Шрифт:
— Откуда же мне знать, государь? Лет пятнадцать — двадцать, может быть, все тридцать.
— Вот что, любезный друг мой, — изрек Людовик XV, — через пятнадцать лет меня уже не будет; говорите об этом с моим преемником.
И король повернулся к госпоже Дюбарри.
Она, казалось, того и ждала.
— О господи! — воскликнула она с тяжким вздохом. — Шон, что ты такое говоришь!
— А что она говорит? — спросил король. — У вас обеих весьма мрачный вид.
— Ах, государь, — отвечала графиня, — на то есть причины.
— Ну скажите, что стряслось?
— Бедный брат!
— Бедный Жан!
— Так ты полагаешь, что придется отрезать?..
— Есть надежда, что до этого не дойдет.
— Что отрезать? — спросил Людовик XV.
— Руку, государь.
— Отрезать виконту руку? С какой стати?
— Он тяжело ранен.
— Тяжело ранен в руку?
— Ах, боже мой, да, государь.
— В какой-нибудь потасовке, в каком-нибудь злачном месте, в вертепе?..
— Нет, сударь, на большой дороге.
— Но как это случилось?
— Его хотели убить, вот и все.
— Бедняга виконт! — вскричал Людовик XV, который был весьма мало склонен к жалости, но великолепно умел притворяться, что жалеет людей. — Его хотели убить, подумайте только! Да, это уже не шутки, Сартин!
Г-н де Сартин, встревоженный на первый взгляд куда меньше, чем король, но на самом деле обеспокоенный гораздо сильнее, приблизился к обеим сестрам.
— Неужели и впрямь стряслось такое несчастье, сударыни? — с тревогой в голосе спросил он.
— К несчастью, это правда, сударь, — ответила Шон, заливаясь слезами.
— Его хотели убить… Но каким образом?
— Устроили засаду.
— Засаду! Сдается мне, Сартин, что это по вашей части.
— Расскажите мне об этом деле, сударыня, — сказал г-н де Сартин. — Но умоляю вас, ничего не преувеличивайте под влиянием справедливого негодования.
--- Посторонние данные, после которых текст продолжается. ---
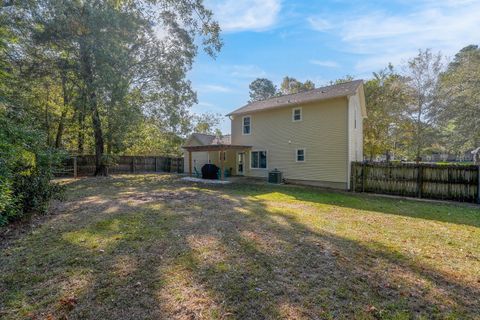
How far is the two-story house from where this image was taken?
42.6 ft

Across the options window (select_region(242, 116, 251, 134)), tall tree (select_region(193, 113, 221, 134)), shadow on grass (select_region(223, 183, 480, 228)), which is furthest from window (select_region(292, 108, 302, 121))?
tall tree (select_region(193, 113, 221, 134))

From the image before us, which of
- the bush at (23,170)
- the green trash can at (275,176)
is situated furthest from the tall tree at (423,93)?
the bush at (23,170)

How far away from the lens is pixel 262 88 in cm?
4266

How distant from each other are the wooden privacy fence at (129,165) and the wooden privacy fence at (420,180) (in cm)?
1685

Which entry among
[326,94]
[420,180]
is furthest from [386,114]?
[420,180]

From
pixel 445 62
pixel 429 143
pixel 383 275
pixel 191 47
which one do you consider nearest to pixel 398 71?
pixel 445 62

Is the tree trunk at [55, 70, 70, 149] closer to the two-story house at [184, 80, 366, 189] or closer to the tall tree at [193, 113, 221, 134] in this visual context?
the two-story house at [184, 80, 366, 189]

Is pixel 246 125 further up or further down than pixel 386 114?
further down

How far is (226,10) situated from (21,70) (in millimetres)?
12027

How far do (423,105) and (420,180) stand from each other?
37.2 ft

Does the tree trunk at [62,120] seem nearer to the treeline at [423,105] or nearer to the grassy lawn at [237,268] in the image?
the grassy lawn at [237,268]

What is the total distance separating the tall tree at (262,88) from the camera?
42594mm

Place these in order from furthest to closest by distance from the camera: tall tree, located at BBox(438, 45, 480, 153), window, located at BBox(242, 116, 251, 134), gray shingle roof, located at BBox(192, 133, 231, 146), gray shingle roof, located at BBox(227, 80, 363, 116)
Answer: gray shingle roof, located at BBox(192, 133, 231, 146) → window, located at BBox(242, 116, 251, 134) → tall tree, located at BBox(438, 45, 480, 153) → gray shingle roof, located at BBox(227, 80, 363, 116)

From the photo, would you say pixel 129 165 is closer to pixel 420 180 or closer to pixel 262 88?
pixel 420 180
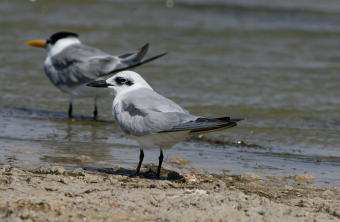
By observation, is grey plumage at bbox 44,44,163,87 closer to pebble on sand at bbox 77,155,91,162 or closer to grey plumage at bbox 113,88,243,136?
pebble on sand at bbox 77,155,91,162

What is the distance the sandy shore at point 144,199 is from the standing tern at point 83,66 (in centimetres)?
292

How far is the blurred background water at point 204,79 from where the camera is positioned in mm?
4754

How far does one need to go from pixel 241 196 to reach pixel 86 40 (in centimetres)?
879

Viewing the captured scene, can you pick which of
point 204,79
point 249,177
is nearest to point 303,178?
point 249,177

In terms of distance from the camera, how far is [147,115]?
381 cm

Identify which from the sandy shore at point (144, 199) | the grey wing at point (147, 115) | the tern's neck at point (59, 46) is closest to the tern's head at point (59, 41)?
the tern's neck at point (59, 46)

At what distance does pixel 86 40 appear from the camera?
11.3 metres

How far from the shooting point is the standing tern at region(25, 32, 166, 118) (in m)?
6.51

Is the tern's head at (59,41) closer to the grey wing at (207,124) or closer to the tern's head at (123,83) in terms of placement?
the tern's head at (123,83)

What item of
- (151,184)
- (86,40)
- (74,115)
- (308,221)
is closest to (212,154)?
(151,184)

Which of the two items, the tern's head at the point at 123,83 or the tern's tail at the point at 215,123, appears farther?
the tern's head at the point at 123,83

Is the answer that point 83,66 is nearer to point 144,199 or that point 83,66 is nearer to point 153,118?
point 153,118

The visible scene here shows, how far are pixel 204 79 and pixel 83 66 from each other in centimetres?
274

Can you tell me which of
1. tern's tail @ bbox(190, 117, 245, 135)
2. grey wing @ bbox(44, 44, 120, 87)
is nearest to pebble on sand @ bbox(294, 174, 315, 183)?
tern's tail @ bbox(190, 117, 245, 135)
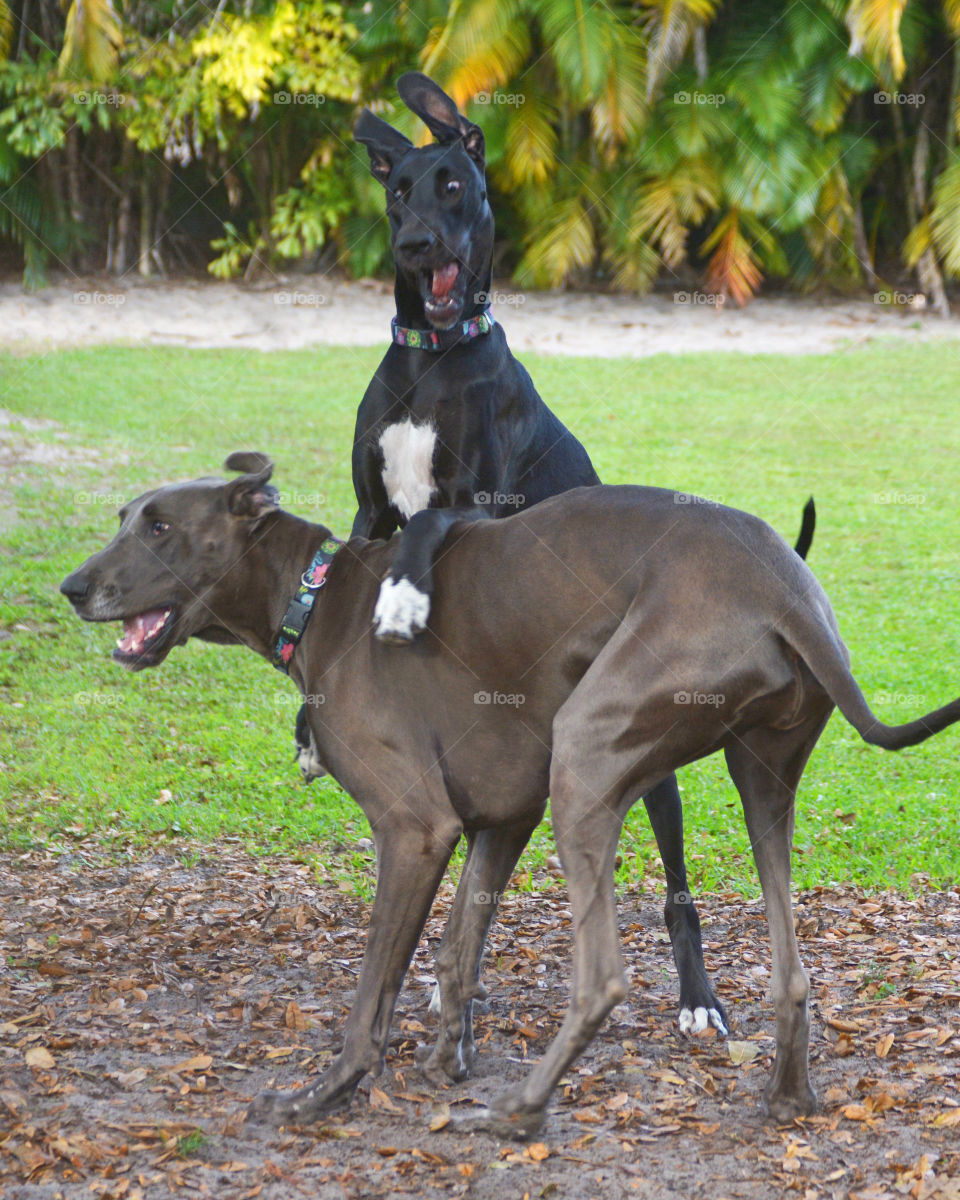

Чем мы справедливее, тем мы строже, а если взглянуть на события пристально и хладнокровно, они могут подчас показаться нам не столь серьезными.
— О, я сужу не с чужих слов, — воскликнула Шон, — я сама видела, как было дело, видела своими глазами.
— Ну, и что же ты видела, умница Шон? — спросил король.
— Видела человека, который бросился на моего брата, принудив его обнажить шпагу, и нанес ему тяжкую рану.
— Этот человек был один? — спросил г-н де Сартин.
— Отнюдь нет, с ним было шестеро спутников.
— Бедняга виконт! — произнес король, не сводя взгляда с графини, чтобы понять, насколько та на самом деле опечалена, и проявить соответствующее огорчение самому. — Бедняга виконт! Выходит, его вынудили к поединку?
По глазам графини он понял, что она нисколько не расположена шутить.
— И ранили! — прибавил он сокрушенно.
— Но под каким предлогом завязалась схватка? — осведомился глава полиции, пытаясь разглядеть ускользающую от него правду.
— Предлог был самый пустяковый: виконт спешил поскорее отвезти меня к сестре, потому что я обещала ей вернуться к утру, а этот человек стал оспаривать у него почтовых лошадей.
— Да это дело вопиет о возмездии, — заметил король, — не так ли, Сартин?
— Совершенно с вами согласен, государь, — отвечал глава полиции. — Мне нужно лишь собрать сведения. Скажите, сударыня, как звали обидчика? В каком он звании, к какому сословию принадлежит?
— К какому сословию? Он военный, по-моему, офицер конной гвардии дофина. Что до его имени, он зовется не то Баверне, не то Фаверне, не то Таверне — да, кажется, Таверне.
— Сударыня, — произнес г-н де Сартин, — завтра он будет спать в Бастилии.
— Нет, не надо! — вмешалась графиня, до сих пор дипломатично хранившая молчание. — Ни в коем случае!
— Почему это не надо? — возразил король. — И почему бы в самом деле не посадить этого негодяя в тюрьму? Вы прекрасно знаете, я терпеть не могу военных.
— А я, государь, настаиваю на том, — решительно повторила графиня, — чтобы человека, напавшего на господина Дюбарри, не трогали.
— Ну знаете, графиня, это непостижимо, — заметил Людовик XV. — Объясните мне, почему вы этого хотите. Я ничего не понимаю.
— Все очень просто. За него вступятся.